» Given instruction A
In the post below about doubters at Holy Trinity, rewrite the paragraph beginning "I have a lot of faith and very few beliefs" more briefly, keeping its main facts.

Is There a Place for Doubters at Holy Trinity?
Keywords: Holy Trinity Church; virgin birth; theology; resurrection of Jesus; calling; liturgy; awe, poetry; Robert Bellah; faith; belief; prayer
My church has an e-mail list, and today Carole Clark posted this entry on it:
“Many of us came to HT [Church of the Holy Trinity in Toronto; see photo) because we no longer felt that we could
continue in our rather conservative home parishes. We were
questioning so much of what was being taken for granted there. We
started looking around for another church where we would feel more
comfortable. At first we were attracted to HT because of the more
relaxed dress code, seating arrangements and alternative service.
There were lots of social justice issues being addressed and we were
welcomed as participants on the various committees. Yet, we were
still troubled about some of the basic questions. Many of us turned
to the writings of Bishop Spong. Like him, we were able to agree that
we could no longer believe in the Virgin Birth or the physical
resurrection of Jesus, or many of the other Christian beliefs that
shape our church liturgy. Like him we felt that we were theologically
in exile from the Christian church. Some of us welcomed Harper's The Pagan Christ because it allowed us to stay in the church
while seeing the Christian story as a set of metaphors which we could
apply to our lives. Lately, some of us have been caught up by the
writing of Dawkins, who postulates that atheism, is the only position
to take to the world. Some of our community have felt alienated by
their thoughts and have decided that they cannot continue to attend
any church with integrity. Others, like me, are still here, still
questioning, not at all sure of whether I will continue here for much
longer. I, and Im sure others, would be interested in hearing what
other Holy Trinity people think.”
Here's my answer, which I also sent to some friends who never asked for it and maybe don't particularly want to know:
It's wonderful to have this blunt question put out here in public.
My answer would go something like this:
I have a lot of faith and very few beliefs. I wouldn't know what to
believe, except that nobody will ever be able to understand the mind
of God, or the nature of ultimate reality. We may get closer or
further from understanding but we'll never get all the way there.
Hence whatever I believe is mostly false. I take that as the starting
point.
I also believe (and here I owe much to the sociologist Robert Bellah)
that if I could understand the ultimate truth, I would be satisfied.
It is good, whatever it is. Instead of calling that a belief (since
it has no specific referent) I call that "faith." I think I hold that
faith 24 hours a day. But it doesn't tell me what specific doctrine
to hold and never will. I have to go on fumbling in the dark, with
only faith to work with.

» Material for this exercise

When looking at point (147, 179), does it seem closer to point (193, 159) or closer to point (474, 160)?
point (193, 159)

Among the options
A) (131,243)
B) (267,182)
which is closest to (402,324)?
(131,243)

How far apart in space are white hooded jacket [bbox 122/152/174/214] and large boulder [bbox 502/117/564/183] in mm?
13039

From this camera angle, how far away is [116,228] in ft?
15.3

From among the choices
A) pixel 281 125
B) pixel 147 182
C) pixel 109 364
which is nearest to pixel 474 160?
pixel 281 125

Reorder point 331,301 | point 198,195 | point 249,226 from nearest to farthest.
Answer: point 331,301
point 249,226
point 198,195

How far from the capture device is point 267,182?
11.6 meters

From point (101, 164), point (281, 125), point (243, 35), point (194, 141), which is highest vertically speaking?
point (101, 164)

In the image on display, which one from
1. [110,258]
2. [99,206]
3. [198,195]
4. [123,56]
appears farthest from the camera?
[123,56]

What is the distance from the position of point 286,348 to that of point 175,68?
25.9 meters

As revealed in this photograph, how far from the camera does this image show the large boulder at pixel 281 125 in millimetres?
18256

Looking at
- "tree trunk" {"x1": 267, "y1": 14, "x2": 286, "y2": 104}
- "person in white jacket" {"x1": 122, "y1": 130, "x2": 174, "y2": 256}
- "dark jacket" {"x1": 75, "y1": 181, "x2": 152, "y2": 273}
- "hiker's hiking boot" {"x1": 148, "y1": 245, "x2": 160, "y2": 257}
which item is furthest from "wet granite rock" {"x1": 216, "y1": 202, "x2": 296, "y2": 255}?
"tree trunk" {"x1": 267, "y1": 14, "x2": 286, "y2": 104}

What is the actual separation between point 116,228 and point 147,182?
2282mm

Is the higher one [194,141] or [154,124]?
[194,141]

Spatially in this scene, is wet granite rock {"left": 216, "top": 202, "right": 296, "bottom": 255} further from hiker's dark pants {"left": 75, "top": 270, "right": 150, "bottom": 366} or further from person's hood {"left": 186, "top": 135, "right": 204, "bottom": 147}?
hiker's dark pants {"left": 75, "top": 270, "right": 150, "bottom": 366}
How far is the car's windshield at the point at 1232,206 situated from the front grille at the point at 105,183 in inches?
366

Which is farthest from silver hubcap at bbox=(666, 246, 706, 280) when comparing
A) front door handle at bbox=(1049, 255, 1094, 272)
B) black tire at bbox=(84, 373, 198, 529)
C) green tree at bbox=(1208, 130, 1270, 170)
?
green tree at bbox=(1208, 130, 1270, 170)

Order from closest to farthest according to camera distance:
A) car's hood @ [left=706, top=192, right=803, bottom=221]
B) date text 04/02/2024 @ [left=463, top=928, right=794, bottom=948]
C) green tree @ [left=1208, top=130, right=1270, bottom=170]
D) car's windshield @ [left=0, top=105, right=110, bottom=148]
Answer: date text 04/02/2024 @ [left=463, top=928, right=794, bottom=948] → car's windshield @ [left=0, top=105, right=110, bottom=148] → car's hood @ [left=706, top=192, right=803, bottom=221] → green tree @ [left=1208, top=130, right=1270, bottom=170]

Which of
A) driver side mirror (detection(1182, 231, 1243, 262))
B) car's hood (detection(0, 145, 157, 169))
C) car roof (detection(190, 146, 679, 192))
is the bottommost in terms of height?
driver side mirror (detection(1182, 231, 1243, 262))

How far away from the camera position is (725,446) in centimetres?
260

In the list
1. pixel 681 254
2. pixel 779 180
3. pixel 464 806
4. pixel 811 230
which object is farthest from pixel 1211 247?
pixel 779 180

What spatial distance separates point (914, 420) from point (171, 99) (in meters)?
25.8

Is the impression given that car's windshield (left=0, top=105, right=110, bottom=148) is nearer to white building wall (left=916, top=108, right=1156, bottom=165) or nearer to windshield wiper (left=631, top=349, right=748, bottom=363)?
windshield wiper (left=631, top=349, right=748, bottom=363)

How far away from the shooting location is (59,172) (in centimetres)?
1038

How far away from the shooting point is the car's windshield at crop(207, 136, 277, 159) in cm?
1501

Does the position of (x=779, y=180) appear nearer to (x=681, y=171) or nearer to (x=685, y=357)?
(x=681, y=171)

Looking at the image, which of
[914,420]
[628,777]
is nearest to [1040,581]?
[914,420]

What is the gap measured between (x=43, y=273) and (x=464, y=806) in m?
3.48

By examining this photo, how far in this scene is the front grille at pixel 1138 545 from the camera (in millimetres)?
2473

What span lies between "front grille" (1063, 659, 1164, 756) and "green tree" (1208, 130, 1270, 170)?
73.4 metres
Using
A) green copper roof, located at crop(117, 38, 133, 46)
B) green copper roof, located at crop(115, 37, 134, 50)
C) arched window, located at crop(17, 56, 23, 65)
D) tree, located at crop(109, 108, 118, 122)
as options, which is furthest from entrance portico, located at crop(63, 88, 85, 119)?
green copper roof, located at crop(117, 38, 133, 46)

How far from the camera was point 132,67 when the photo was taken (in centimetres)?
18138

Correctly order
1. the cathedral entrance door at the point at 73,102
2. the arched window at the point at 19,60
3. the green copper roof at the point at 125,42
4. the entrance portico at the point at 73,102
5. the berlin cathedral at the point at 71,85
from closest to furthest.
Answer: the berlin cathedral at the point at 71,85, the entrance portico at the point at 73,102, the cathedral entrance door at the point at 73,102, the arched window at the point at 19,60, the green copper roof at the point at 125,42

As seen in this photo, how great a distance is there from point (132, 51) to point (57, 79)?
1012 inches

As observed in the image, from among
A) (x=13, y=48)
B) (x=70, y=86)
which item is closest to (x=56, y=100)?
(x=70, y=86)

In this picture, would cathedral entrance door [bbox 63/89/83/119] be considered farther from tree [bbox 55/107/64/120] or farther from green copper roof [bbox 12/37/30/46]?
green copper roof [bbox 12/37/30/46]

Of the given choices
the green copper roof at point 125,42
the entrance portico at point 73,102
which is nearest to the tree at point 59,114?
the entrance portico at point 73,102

» Given instruction B
Pull out every line of the records above that contains the word "closest".

» Written response A
The writer has much faith but few beliefs. No one will ever fully understand the mind of God or ultimate reality. We can only move closer to that understanding or further from it. So most of what the writer believes must be false, and that is the starting point.

» Written response B
which is closest to (402,324)?
Order from closest to farthest according to camera distance:
from closest to furthest.
which item is closest to (x=56, y=100)?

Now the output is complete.